Tabela 1: Caracterização da amostra Caracterização da amostra
Tabela 2: Dados socioeconômicos dos responsáveis pelas crianças
Tabela 3: Dados referentes às mães das crianças
Tabela 4: Evolução do estado nutricional das crianças após 2 meses de
suplementação
Tabela 5: Evolução do estado nutricional das crianças após 6 meses de
suplementação
Tabela 6: Estado nutricional das crianças no fim do estudo
Tabela 7: Concentração dos ingredientes da preparação láctea
Discussão
Analisando os resultados pode-se observar que, no momento da inscrição, 20
das 35 crianças inscritas (57,1%) encontravam-se abaixo do P3. Após 2 meses de
suplementação, esse número reduziu para 14 (40%). Além disso, 7 crianças
passaram a ser classificadas entre P10-97. Das crianças acompanhadas por 6 meses
(n=19), a redução foi de 12 para 10. Esta melhora no estado nutricional das crianças,
principalmente nos primeiros 2 meses de suplementação, evidencia possível
contribuição do leite oferecido no ganho de peso das crianças.
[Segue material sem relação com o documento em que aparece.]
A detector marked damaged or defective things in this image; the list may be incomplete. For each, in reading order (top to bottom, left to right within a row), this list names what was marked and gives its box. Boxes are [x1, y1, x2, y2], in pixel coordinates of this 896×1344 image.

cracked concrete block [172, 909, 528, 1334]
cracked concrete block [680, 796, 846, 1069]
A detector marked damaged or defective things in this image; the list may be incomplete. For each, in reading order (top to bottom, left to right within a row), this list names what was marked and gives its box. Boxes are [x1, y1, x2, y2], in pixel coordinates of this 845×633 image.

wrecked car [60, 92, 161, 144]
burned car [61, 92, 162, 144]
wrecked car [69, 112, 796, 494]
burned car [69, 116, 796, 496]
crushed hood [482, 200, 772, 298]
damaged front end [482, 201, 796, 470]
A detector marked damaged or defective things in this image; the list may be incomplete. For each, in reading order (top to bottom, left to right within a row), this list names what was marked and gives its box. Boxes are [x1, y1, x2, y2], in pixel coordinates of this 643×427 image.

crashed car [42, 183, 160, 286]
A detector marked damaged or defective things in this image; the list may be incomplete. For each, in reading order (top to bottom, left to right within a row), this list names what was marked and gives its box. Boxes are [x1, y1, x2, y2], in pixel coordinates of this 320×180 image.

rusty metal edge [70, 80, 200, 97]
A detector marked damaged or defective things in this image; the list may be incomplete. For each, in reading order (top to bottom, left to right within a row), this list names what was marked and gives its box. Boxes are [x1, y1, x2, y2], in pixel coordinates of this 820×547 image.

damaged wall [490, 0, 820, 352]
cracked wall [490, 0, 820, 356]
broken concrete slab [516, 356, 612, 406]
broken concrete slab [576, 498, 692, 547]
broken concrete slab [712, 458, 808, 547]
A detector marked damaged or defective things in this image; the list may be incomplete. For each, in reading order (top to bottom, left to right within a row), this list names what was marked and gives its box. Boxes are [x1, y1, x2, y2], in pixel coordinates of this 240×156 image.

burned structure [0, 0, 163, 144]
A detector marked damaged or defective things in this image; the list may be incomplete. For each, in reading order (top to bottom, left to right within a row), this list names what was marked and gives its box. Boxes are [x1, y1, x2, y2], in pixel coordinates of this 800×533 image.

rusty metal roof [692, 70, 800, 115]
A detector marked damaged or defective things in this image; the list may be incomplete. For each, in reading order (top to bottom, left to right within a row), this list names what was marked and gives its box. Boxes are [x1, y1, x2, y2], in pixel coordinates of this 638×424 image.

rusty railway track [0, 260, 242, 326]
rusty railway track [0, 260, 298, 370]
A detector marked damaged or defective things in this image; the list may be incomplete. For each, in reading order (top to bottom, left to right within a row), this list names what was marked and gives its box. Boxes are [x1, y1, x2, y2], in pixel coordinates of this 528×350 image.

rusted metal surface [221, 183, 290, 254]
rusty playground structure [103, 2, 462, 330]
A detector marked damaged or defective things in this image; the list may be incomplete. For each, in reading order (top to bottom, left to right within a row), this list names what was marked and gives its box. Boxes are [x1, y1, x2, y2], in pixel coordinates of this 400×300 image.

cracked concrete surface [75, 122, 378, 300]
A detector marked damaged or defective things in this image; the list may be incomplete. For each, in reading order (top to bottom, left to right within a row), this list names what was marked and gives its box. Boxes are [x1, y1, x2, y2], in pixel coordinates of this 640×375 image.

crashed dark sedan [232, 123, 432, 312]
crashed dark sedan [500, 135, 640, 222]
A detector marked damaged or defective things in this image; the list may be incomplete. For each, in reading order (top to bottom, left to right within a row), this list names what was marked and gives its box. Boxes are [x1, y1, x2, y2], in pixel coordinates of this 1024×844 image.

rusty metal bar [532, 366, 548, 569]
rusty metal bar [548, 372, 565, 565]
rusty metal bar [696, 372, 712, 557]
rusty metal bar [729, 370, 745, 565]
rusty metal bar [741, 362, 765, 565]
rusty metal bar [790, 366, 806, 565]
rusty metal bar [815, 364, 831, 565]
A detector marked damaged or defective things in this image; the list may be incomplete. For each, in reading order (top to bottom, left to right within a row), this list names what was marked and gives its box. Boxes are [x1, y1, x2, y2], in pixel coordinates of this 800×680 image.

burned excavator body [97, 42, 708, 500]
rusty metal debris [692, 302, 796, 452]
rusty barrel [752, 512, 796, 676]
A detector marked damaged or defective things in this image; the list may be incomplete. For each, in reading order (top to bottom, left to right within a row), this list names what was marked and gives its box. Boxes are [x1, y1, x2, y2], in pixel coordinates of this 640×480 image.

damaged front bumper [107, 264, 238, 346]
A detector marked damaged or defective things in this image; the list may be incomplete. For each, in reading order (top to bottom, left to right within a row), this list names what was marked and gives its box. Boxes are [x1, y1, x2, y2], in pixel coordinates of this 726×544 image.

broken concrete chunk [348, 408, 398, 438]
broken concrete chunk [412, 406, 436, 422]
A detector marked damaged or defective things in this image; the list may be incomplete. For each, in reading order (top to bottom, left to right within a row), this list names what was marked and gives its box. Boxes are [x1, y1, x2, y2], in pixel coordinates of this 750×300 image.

A maioria das mães (62,2%) relatou não ter recebido orientação nutricional
na época do desmame. Tal fato pode ter influenciado na introdução precoce de água
e chá o que reduziu o tempo de aleitamento materno exclusivo das crianças e tardia
de verduras, cereais (arroz/macarrão) e feijão. A introdução tardia de vísceras, peixe
e ovo na alimentação das crianças em comparação a carne de boi e de frango
evidencia a permanência de alguns tabus alimentares na nossa população. É curioso
também observar que a grande maioria dos responsáveis (75%) já havia oferecido
queijo tipo petit suisse a seus filhos, fato que demonstra a influência da mídia na
alimentação infantil, já que se trata de um produto oneroso e de baixo valor
nutricional.
A concentração do leite em pó (16,1%) e da farinha (7,3%) acima dos valores
observados (13% e 5% respectivamente) pode refletir a dificuldade dos responsáveis
em entender e seguir as orientações dadas, bem como a não preocupação de alguns
na melhora nutricional de seus filhos. Há, portanto, a necessidade de reorientá-los
com maior periodicidade além de mostrar-lhes a importância do leite na alimentação
da criança.
Do total de crianças estudadas, 78,4 % retornam mensalmente à consulta
médica. Apesar de somente 64,8 % das crianças terem, registrada em prontuário,
orientação nutricional, é importante salientar que, durante as reuniões e no momento
da entrega da receita do leite, os responsáveis sempre são orientados.
Conclusão
Pode-se concluir que o programa de suplementação alimentar do Centro
Municipal de Saúde Manoel José Ferreira tem importante papel na evolução do estado
nutricional das crianças desnutridas. Entretanto, para um maior sucesso deste
programa, juntamente à distribuição do leite, há a necessidade de orientar
periodicamente os responsáveis quanto a diluição do leite em pó, técnicas de higiene
dos alimentos e alimentação infantil.
Além disso, é preciso promover medidas para se prevenir a progressão da
desnutrição infantil. A orientação nutricional sobre desmame e alimentação infantil,
o mais precocemente possível, com início ainda na gestação, pode ser uma medida
simples e eficaz no combate à alta prevalência desta doença na nossa população.